### What you will do
Rewrite the part of the listing that opens with the line containing "Among the green" and closes with the line containing "2.26 metres", including both of those lines, as a JSON list of strings with one string per line and blank lines left out.

=== Listed records ===

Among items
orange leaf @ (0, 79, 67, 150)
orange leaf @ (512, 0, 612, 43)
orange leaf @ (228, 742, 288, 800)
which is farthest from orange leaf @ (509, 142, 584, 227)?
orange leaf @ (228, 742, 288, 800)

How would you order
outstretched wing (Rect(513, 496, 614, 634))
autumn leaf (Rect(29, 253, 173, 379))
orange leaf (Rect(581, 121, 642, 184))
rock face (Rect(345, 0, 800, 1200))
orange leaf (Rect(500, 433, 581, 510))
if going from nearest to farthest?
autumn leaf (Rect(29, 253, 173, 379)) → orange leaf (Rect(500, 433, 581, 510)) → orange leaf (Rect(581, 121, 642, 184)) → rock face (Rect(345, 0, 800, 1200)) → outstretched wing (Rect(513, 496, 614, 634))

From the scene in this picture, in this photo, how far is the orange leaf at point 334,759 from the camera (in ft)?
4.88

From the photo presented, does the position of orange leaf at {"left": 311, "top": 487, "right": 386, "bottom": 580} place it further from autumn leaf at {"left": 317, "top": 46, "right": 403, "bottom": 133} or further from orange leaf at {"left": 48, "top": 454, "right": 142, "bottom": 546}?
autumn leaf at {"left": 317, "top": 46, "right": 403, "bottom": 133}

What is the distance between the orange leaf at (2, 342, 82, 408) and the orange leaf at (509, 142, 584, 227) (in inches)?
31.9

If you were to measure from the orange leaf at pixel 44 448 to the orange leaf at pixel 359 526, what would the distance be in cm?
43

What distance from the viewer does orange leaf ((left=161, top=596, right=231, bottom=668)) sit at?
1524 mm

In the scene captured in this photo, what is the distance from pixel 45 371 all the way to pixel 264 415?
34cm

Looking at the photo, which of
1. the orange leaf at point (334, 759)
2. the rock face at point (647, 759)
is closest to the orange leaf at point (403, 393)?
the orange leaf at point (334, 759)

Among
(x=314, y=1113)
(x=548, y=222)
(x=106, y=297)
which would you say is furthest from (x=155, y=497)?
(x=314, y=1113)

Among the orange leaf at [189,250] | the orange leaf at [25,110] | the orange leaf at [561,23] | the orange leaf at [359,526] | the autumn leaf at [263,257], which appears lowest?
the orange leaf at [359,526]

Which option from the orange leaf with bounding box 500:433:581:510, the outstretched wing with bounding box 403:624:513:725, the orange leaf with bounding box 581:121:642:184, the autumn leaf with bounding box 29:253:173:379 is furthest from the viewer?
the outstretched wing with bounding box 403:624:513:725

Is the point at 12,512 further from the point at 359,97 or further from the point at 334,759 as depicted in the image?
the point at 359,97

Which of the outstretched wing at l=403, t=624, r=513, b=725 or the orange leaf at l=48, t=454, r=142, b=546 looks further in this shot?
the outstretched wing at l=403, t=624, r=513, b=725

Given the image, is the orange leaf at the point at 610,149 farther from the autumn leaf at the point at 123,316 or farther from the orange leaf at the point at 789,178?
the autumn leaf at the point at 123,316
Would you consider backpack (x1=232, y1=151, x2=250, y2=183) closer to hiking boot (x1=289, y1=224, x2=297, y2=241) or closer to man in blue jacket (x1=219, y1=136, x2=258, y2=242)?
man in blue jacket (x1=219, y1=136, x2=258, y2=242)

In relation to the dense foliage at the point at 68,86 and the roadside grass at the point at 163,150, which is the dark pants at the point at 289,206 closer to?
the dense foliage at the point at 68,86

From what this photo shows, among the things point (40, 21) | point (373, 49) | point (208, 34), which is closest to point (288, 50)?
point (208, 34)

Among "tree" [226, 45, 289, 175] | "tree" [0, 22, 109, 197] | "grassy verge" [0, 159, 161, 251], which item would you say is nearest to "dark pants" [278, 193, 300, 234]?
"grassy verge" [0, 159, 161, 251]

===
=== Listed records ===

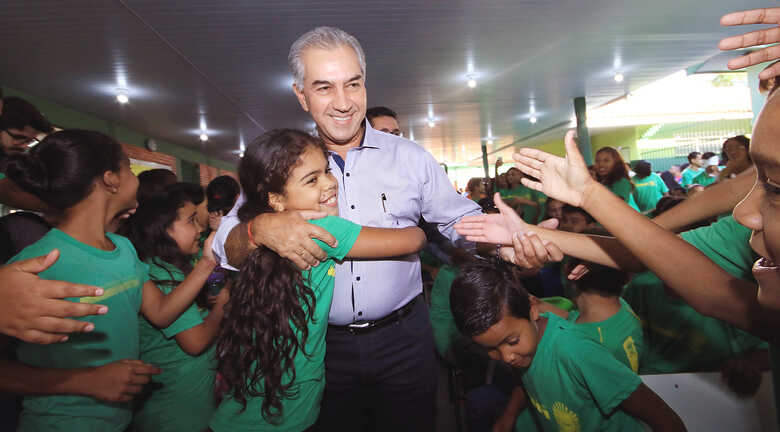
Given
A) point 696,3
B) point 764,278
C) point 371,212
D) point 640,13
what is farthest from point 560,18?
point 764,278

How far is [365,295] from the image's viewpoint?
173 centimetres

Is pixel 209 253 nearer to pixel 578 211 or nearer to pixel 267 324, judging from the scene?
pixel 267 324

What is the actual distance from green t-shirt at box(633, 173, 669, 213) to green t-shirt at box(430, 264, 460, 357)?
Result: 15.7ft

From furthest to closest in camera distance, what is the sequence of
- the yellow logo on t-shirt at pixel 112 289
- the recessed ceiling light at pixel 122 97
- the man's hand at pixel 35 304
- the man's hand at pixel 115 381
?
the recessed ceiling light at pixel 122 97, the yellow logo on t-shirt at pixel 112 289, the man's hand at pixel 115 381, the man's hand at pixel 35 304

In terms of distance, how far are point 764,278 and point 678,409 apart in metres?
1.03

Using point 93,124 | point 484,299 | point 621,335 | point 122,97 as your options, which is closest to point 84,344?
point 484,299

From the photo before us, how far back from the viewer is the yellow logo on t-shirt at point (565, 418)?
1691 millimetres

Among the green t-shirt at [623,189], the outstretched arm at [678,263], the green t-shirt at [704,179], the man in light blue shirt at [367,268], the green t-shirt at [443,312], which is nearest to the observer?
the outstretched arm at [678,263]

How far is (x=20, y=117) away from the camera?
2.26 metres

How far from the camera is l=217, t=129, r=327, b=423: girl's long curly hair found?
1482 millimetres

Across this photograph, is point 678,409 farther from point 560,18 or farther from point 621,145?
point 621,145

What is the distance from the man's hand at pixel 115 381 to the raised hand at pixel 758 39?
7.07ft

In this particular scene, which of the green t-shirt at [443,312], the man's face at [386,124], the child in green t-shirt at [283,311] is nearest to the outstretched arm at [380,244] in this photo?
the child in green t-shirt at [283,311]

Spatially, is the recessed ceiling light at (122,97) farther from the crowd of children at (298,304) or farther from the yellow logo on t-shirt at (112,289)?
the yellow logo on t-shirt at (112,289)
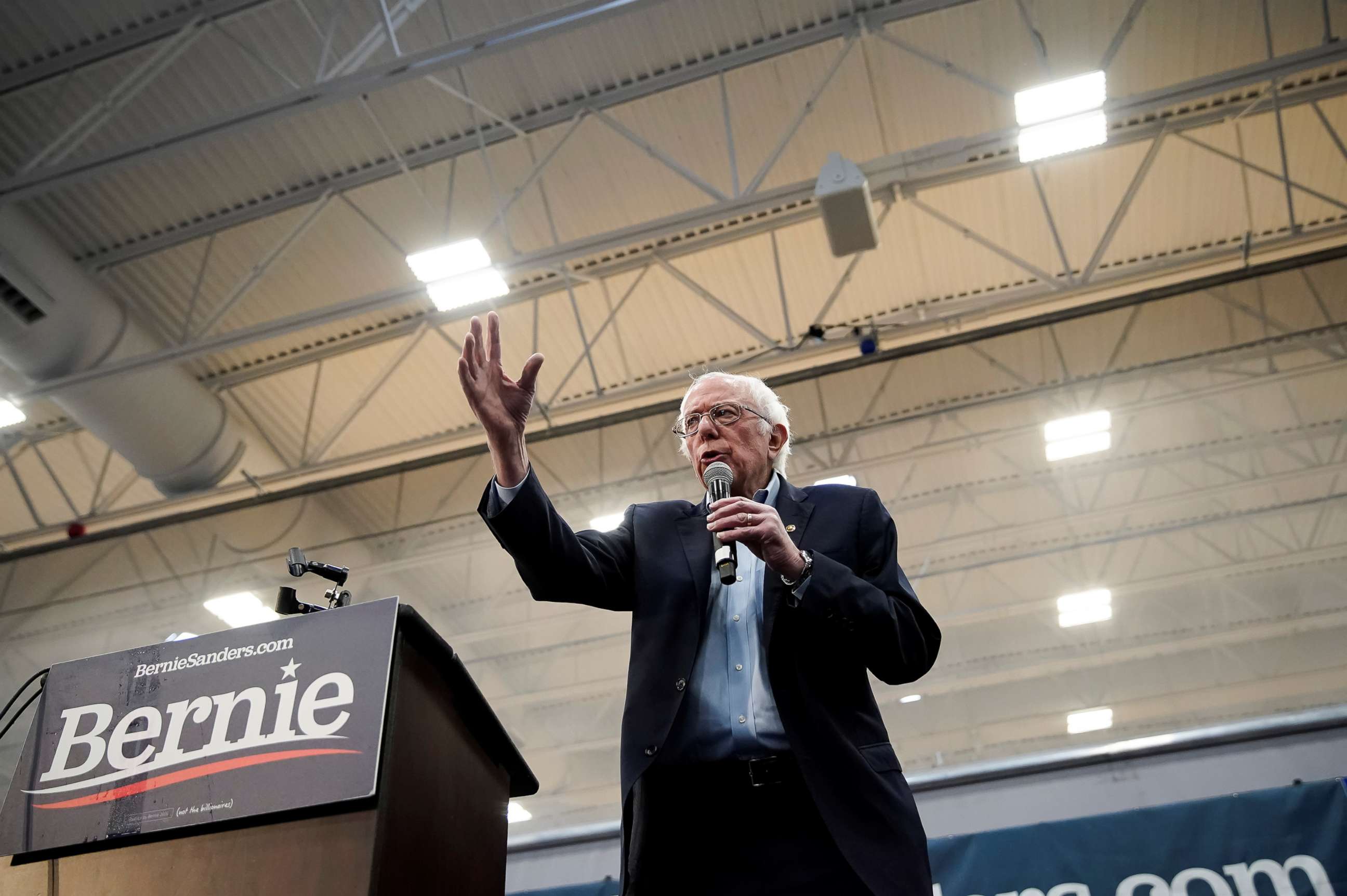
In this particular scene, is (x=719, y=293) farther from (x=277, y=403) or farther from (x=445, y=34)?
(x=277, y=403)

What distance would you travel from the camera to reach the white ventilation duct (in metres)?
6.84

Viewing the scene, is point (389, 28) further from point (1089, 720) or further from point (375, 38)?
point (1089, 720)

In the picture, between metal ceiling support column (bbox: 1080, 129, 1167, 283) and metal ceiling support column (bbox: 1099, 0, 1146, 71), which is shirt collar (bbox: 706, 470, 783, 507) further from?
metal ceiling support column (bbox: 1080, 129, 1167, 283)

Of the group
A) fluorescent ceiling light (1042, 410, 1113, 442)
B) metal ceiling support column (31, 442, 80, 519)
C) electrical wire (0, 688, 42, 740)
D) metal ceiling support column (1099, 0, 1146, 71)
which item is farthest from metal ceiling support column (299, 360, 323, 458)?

===
=== Listed records ===

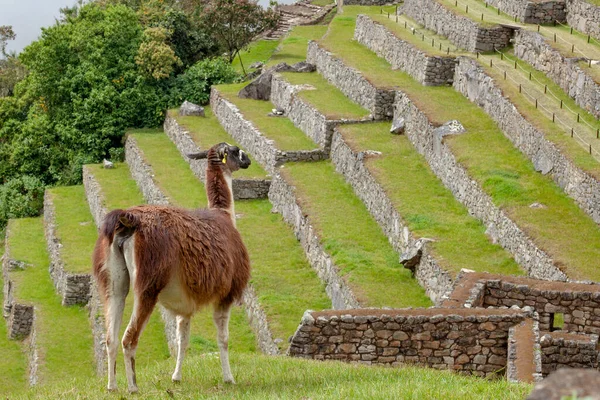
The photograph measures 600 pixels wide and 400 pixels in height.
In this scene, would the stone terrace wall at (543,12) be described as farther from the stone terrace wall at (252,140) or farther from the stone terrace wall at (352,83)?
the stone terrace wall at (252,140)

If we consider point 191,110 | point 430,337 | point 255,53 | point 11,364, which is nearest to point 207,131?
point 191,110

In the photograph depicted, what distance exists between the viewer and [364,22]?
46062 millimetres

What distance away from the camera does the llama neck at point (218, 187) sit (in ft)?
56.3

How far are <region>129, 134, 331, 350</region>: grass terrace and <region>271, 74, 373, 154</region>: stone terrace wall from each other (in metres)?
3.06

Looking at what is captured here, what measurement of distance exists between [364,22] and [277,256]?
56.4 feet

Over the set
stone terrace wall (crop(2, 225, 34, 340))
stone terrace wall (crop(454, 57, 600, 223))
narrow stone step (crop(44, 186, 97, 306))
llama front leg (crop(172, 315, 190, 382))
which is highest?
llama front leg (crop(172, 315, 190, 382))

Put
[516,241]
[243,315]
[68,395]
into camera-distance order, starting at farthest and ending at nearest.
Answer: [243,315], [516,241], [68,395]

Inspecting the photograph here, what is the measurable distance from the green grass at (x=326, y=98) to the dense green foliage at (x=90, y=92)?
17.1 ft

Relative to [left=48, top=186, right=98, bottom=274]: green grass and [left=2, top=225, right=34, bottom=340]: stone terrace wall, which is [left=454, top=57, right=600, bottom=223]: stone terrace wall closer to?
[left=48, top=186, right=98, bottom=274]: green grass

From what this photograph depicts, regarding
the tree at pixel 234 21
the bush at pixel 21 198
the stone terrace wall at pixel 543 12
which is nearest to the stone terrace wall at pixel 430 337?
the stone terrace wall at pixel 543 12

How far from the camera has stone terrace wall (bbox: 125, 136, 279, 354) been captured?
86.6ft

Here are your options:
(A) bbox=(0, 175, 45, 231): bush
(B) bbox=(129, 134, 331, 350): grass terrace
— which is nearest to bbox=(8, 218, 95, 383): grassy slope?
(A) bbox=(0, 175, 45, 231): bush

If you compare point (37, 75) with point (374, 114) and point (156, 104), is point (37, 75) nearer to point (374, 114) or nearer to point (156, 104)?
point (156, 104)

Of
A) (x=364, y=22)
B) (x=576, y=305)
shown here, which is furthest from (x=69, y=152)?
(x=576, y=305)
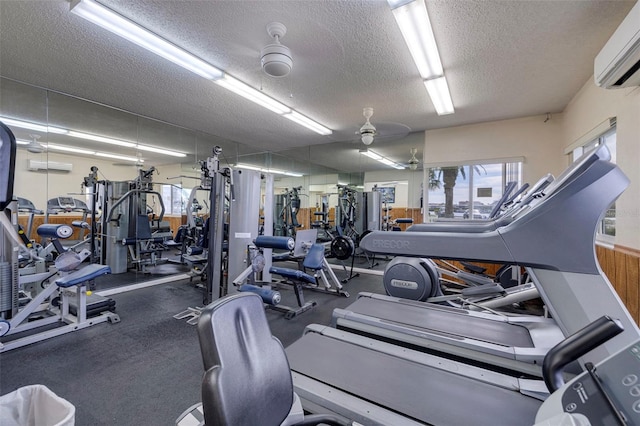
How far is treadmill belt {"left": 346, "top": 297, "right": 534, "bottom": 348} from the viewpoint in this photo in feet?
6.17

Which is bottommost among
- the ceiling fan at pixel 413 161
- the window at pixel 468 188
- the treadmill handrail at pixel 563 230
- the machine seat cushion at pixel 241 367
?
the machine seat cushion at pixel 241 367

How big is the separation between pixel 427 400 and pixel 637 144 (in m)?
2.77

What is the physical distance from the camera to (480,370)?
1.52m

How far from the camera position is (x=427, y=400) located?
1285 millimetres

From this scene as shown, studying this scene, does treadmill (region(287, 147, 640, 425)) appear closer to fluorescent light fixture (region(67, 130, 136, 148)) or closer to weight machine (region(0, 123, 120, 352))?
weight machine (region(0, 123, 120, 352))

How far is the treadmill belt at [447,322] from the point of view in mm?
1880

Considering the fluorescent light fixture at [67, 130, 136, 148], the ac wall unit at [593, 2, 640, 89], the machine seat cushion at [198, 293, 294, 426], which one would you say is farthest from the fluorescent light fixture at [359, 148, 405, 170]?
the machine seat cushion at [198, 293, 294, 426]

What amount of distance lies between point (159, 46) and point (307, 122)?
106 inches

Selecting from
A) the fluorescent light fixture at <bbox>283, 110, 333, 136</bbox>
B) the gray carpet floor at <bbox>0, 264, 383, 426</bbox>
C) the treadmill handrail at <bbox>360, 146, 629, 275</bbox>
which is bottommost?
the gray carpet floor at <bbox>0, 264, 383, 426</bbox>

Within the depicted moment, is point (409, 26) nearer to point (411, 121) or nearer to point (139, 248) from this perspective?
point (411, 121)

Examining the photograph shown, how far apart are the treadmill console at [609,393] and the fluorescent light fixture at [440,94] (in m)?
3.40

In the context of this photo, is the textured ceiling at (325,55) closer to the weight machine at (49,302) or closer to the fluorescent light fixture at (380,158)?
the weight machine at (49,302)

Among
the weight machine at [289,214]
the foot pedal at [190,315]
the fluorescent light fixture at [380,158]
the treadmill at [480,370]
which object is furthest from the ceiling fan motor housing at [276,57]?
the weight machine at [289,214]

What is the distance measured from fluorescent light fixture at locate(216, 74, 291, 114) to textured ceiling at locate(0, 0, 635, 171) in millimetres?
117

===

### Correct output
[
  "Among the green t-shirt at [623,189], the outstretched arm at [678,263], the green t-shirt at [704,179], the man in light blue shirt at [367,268], the green t-shirt at [443,312], which is nearest to the observer?",
  "the outstretched arm at [678,263]",
  "How far is (x=20, y=117) away from the camera?",
  "2.26 metres"
]